§ **WHAT THE EXERCISE ASKS**
Repeat each record that follows, keeping it identical.

§ **AVAILABLE DATA**

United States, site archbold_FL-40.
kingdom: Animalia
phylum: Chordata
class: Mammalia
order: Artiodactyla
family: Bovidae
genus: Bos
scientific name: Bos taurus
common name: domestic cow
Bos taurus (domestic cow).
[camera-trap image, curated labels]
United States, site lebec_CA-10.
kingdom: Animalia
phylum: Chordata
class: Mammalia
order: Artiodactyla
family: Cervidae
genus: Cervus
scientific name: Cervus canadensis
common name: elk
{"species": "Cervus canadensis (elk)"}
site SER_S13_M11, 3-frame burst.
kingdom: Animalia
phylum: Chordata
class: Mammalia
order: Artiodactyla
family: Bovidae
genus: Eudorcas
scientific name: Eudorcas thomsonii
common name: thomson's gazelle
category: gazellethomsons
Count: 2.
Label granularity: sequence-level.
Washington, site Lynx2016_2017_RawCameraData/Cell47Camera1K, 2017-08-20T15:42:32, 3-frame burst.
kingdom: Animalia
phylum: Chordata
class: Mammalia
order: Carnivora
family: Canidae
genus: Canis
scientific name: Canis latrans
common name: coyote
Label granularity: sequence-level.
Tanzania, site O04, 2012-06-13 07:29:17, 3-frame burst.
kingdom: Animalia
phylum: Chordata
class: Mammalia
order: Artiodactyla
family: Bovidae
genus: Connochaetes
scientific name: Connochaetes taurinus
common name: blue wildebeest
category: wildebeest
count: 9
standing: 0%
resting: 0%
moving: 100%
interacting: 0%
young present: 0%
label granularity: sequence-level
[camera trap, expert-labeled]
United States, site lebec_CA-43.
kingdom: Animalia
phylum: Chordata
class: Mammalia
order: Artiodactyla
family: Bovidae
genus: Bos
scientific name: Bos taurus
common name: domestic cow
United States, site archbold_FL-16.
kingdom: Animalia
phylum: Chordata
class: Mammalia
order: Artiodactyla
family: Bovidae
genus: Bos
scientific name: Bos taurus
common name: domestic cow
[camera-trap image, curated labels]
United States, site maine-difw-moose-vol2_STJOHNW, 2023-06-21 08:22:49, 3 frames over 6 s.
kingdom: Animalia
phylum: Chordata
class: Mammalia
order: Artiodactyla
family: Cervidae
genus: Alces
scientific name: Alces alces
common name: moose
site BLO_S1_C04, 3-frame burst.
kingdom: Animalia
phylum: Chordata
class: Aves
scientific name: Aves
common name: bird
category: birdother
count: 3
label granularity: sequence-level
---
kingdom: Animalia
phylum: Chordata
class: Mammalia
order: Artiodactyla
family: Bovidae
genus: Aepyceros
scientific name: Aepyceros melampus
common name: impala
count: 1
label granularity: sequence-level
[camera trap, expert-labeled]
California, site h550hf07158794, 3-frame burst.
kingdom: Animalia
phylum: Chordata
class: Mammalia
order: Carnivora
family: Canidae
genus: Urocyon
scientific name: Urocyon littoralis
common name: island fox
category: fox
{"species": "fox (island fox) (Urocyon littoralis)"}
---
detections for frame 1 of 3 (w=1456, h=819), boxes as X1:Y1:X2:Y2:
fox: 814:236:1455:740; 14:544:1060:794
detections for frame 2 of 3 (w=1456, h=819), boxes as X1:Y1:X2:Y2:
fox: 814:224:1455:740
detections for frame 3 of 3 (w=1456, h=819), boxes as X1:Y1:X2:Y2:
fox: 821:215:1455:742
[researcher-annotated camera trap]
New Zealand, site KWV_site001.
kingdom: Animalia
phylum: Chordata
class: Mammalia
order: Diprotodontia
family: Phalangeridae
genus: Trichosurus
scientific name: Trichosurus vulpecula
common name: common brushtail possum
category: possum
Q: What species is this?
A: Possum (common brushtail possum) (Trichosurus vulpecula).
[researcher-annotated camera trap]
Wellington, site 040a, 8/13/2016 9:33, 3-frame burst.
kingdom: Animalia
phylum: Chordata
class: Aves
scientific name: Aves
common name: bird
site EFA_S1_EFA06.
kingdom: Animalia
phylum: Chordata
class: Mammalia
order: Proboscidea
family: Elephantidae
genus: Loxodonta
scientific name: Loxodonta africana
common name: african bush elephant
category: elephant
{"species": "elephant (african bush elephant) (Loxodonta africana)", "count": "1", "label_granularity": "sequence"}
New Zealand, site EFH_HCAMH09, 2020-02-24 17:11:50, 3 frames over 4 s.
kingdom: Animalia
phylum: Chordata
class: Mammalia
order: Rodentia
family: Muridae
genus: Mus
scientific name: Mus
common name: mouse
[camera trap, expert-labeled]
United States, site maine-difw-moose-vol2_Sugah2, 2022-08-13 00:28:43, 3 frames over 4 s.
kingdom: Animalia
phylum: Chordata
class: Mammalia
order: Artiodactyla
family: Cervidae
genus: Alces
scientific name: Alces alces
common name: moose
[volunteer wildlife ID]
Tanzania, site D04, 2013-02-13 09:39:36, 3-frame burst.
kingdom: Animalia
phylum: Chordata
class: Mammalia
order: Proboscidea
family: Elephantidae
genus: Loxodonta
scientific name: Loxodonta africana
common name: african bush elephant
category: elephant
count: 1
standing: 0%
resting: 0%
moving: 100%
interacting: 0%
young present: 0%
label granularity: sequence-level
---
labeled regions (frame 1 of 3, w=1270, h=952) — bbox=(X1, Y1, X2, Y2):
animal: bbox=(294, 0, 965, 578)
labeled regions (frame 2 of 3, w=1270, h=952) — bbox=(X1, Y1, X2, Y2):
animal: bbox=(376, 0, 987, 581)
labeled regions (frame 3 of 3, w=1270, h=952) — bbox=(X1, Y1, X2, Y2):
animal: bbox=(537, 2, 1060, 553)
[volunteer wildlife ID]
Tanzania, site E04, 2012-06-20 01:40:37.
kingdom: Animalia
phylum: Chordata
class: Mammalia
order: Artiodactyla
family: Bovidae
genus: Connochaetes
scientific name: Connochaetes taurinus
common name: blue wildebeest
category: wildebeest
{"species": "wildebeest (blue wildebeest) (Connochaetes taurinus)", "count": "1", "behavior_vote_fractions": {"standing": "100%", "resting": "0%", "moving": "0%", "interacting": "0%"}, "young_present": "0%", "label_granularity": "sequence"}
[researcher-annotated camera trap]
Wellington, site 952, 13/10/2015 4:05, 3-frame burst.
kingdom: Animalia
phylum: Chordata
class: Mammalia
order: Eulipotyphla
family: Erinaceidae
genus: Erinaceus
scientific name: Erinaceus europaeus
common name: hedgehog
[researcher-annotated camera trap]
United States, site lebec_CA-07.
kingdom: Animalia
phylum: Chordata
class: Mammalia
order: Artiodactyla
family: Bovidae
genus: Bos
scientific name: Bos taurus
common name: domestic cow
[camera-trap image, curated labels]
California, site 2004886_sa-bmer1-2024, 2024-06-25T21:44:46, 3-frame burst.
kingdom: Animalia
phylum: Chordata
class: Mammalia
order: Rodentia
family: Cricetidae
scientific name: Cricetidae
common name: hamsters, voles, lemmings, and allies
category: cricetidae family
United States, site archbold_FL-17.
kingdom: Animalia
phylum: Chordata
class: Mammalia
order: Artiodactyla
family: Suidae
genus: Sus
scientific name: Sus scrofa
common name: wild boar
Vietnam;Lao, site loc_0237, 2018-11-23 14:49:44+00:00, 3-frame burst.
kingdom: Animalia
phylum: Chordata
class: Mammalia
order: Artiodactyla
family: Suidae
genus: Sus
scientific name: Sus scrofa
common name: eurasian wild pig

§ **ANSWER FOR THE TASK**
United States, site archbold_FL-40.
kingdom: Animalia
phylum: Chordata
class: Mammalia
order: Artiodactyla
family: Bovidae
genus: Bos
scientific name: Bos taurus
common name: domestic cow
Bos taurus (domestic cow).
[camera-trap image, curated labels]
United States, site lebec_CA-10.
kingdom: Animalia
phylum: Chordata
class: Mammalia
order: Artiodactyla
family: Cervidae
genus: Cervus
scientific name: Cervus canadensis
common name: elk
{"species": "Cervus canadensis (elk)"}
site SER_S13_M11, 3-frame burst.
kingdom: Animalia
phylum: Chordata
class: Mammalia
order: Artiodactyla
family: Bovidae
genus: Eudorcas
scientific name: Eudorcas thomsonii
common name: thomson's gazelle
category: gazellethomsons
Count: 2.
Label granularity: sequence-level.
Washington, site Lynx2016_2017_RawCameraData/Cell47Camera1K, 2017-08-20T15:42:32, 3-frame burst.
kingdom: Animalia
phylum: Chordata
class: Mammalia
order: Carnivora
family: Canidae
genus: Canis
scientific name: Canis latrans
common name: coyote
Label granularity: sequence-level.
Tanzania, site O04, 2012-06-13 07:29:17, 3-frame burst.
kingdom: Animalia
phylum: Chordata
class: Mammalia
order: Artiodactyla
family: Bovidae
genus: Connochaetes
scientific name: Connochaetes taurinus
common name: blue wildebeest
category: wildebeest
count: 9
standing: 0%
resting: 0%
moving: 100%
interacting: 0%
young present: 0%
label granularity: sequence-level
[camera trap, expert-labeled]
United States, site lebec_CA-43.
kingdom: Animalia
phylum: Chordata
class: Mammalia
order: Artiodactyla
family: Bovidae
genus: Bos
scientific name: Bos taurus
common name: domestic cow
United States, site archbold_FL-16.
kingdom: Animalia
phylum: Chordata
class: Mammalia
order: Artiodactyla
family: Bovidae
genus: Bos
scientific name: Bos taurus
common name: domestic cow
[camera-trap image, curated labels]
United States, site maine-difw-moose-vol2_STJOHNW, 2023-06-21 08:22:49, 3 frames over 6 s.
kingdom: Animalia
phylum: Chordata
class: Mammalia
order: Artiodactyla
family: Cervidae
genus: Alces
scientific name: Alces alces
common name: moose
site BLO_S1_C04, 3-frame burst.
kingdom: Animalia
phylum: Chordata
class: Aves
scientific name: Aves
common name: bird
category: birdother
count: 3
label granularity: sequence-level
---
kingdom: Animalia
phylum: Chordata
class: Mammalia
order: Artiodactyla
family: Bovidae
genus: Aepyceros
scientific name: Aepyceros melampus
common name: impala
count: 1
label granularity: sequence-level
[camera trap, expert-labeled]
California, site h550hf07158794, 3-frame burst.
kingdom: Animalia
phylum: Chordata
class: Mammalia
order: Carnivora
family: Canidae
genus: Urocyon
scientific name: Urocyon littoralis
common name: island fox
category: fox
{"species": "fox (island fox) (Urocyon littoralis)"}
---
detections for frame 1 of 3 (w=1456, h=819), boxes as X1:Y1:X2:Y2:
fox: 814:236:1455:740; 14:544:1060:794
detections for frame 2 of 3 (w=1456, h=819), boxes as X1:Y1:X2:Y2:
fox: 814:224:1455:740
detections for frame 3 of 3 (w=1456, h=819), boxes as X1:Y1:X2:Y2:
fox: 821:215:1455:742
[researcher-annotated camera trap]
New Zealand, site KWV_site001.
kingdom: Animalia
phylum: Chordata
class: Mammalia
order: Diprotodontia
family: Phalangeridae
genus: Trichosurus
scientific name: Trichosurus vulpecula
common name: common brushtail possum
category: possum
Q: What species is this?
A: Possum (common brushtail possum) (Trichosurus vulpecula).
[researcher-annotated camera trap]
Wellington, site 040a, 8/13/2016 9:33, 3-frame burst.
kingdom: Animalia
phylum: Chordata
class: Aves
scientific name: Aves
common name: bird
site EFA_S1_EFA06.
kingdom: Animalia
phylum: Chordata
class: Mammalia
order: Proboscidea
family: Elephantidae
genus: Loxodonta
scientific name: Loxodonta africana
common name: african bush elephant
category: elephant
{"species": "elephant (african bush elephant) (Loxodonta africana)", "count": "1", "label_granularity": "sequence"}
New Zealand, site EFH_HCAMH09, 2020-02-24 17:11:50, 3 frames over 4 s.
kingdom: Animalia
phylum: Chordata
class: Mammalia
order: Rodentia
family: Muridae
genus: Mus
scientific name: Mus
common name: mouse
[camera trap, expert-labeled]
United States, site maine-difw-moose-vol2_Sugah2, 2022-08-13 00:28:43, 3 frames over 4 s.
kingdom: Animalia
phylum: Chordata
class: Mammalia
order: Artiodactyla
family: Cervidae
genus: Alces
scientific name: Alces alces
common name: moose
[volunteer wildlife ID]
Tanzania, site D04, 2013-02-13 09:39:36, 3-frame burst.
kingdom: Animalia
phylum: Chordata
class: Mammalia
order: Proboscidea
family: Elephantidae
genus: Loxodonta
scientific name: Loxodonta africana
common name: african bush elephant
category: elephant
count: 1
standing: 0%
resting: 0%
moving: 100%
interacting: 0%
young present: 0%
label granularity: sequence-level
---
labeled regions (frame 1 of 3, w=1270, h=952) — bbox=(X1, Y1, X2, Y2):
animal: bbox=(294, 0, 965, 578)
labeled regions (frame 2 of 3, w=1270, h=952) — bbox=(X1, Y1, X2, Y2):
animal: bbox=(376, 0, 987, 581)
labeled regions (frame 3 of 3, w=1270, h=952) — bbox=(X1, Y1, X2, Y2):
animal: bbox=(537, 2, 1060, 553)
[volunteer wildlife ID]
Tanzania, site E04, 2012-06-20 01:40:37.
kingdom: Animalia
phylum: Chordata
class: Mammalia
order: Artiodactyla
family: Bovidae
genus: Connochaetes
scientific name: Connochaetes taurinus
common name: blue wildebeest
category: wildebeest
{"species": "wildebeest (blue wildebeest) (Connochaetes taurinus)", "count": "1", "behavior_vote_fractions": {"standing": "100%", "resting": "0%", "moving": "0%", "interacting": "0%"}, "young_present": "0%", "label_granularity": "sequence"}
[researcher-annotated camera trap]
Wellington, site 952, 13/10/2015 4:05, 3-frame burst.
kingdom: Animalia
phylum: Chordata
class: Mammalia
order: Eulipotyphla
family: Erinaceidae
genus: Erinaceus
scientific name: Erinaceus europaeus
common name: hedgehog
[researcher-annotated camera trap]
United States, site lebec_CA-07.
kingdom: Animalia
phylum: Chordata
class: Mammalia
order: Artiodactyla
family: Bovidae
genus: Bos
scientific name: Bos taurus
common name: domestic cow
[camera-trap image, curated labels]
California, site 2004886_sa-bmer1-2024, 2024-06-25T21:44:46, 3-frame burst.
kingdom: Animalia
phylum: Chordata
class: Mammalia
order: Rodentia
family: Cricetidae
scientific name: Cricetidae
common name: hamsters, voles, lemmings, and allies
category: cricetidae family
United States, site archbold_FL-17.
kingdom: Animalia
phylum: Chordata
class: Mammalia
order: Artiodactyla
family: Suidae
genus: Sus
scientific name: Sus scrofa
common name: wild boar
Vietnam;Lao, site loc_0237, 2018-11-23 14:49:44+00:00, 3-frame burst.
kingdom: Animalia
phylum: Chordata
class: Mammalia
order: Artiodactyla
family: Suidae
genus: Sus
scientific name: Sus scrofa
common name: eurasian wild pig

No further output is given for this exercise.